◆ **What you need to do**
Express every line of the entries below as a JSON list of strings, one string per line, omitting blank lines and the picture.

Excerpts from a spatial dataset

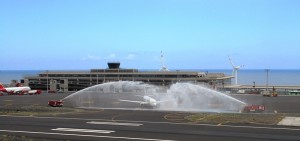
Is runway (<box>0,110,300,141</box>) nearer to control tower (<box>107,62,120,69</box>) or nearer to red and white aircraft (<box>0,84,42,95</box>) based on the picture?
red and white aircraft (<box>0,84,42,95</box>)

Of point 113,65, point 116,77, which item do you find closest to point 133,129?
point 116,77

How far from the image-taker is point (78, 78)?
577ft

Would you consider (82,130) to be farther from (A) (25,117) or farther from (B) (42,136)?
(A) (25,117)

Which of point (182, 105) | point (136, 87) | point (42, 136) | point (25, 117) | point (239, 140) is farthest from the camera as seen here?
point (136, 87)

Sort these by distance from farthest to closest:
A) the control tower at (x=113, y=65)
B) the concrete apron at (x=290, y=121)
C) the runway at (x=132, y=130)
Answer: the control tower at (x=113, y=65), the concrete apron at (x=290, y=121), the runway at (x=132, y=130)

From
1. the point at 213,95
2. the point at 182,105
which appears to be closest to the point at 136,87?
the point at 213,95

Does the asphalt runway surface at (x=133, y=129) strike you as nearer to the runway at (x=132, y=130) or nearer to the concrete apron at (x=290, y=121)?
the runway at (x=132, y=130)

◆ **Written response**
[
  "Is runway (<box>0,110,300,141</box>) nearer to control tower (<box>107,62,120,69</box>) or nearer to red and white aircraft (<box>0,84,42,95</box>) based on the picture?",
  "red and white aircraft (<box>0,84,42,95</box>)",
  "Of point 113,65, point 116,77, which item do you find closest to point 133,129?",
  "point 116,77",
  "How far from the image-taker is point (78, 78)?",
  "577ft",
  "Would you consider (82,130) to be farther from (A) (25,117) or farther from (B) (42,136)?",
  "(A) (25,117)",
  "Which of point (182, 105) | point (136, 87) | point (42, 136) | point (25, 117) | point (239, 140) is farthest from the camera as seen here?",
  "point (136, 87)",
  "Sort these by distance from farthest to closest:",
  "A) the control tower at (x=113, y=65)",
  "B) the concrete apron at (x=290, y=121)",
  "C) the runway at (x=132, y=130)",
  "Answer: the control tower at (x=113, y=65), the concrete apron at (x=290, y=121), the runway at (x=132, y=130)",
  "From",
  "1. the point at 213,95",
  "2. the point at 182,105",
  "which appears to be closest to the point at 136,87?",
  "the point at 213,95",
  "Does the asphalt runway surface at (x=133, y=129) strike you as nearer to the runway at (x=132, y=130) or nearer to the concrete apron at (x=290, y=121)?",
  "the runway at (x=132, y=130)"
]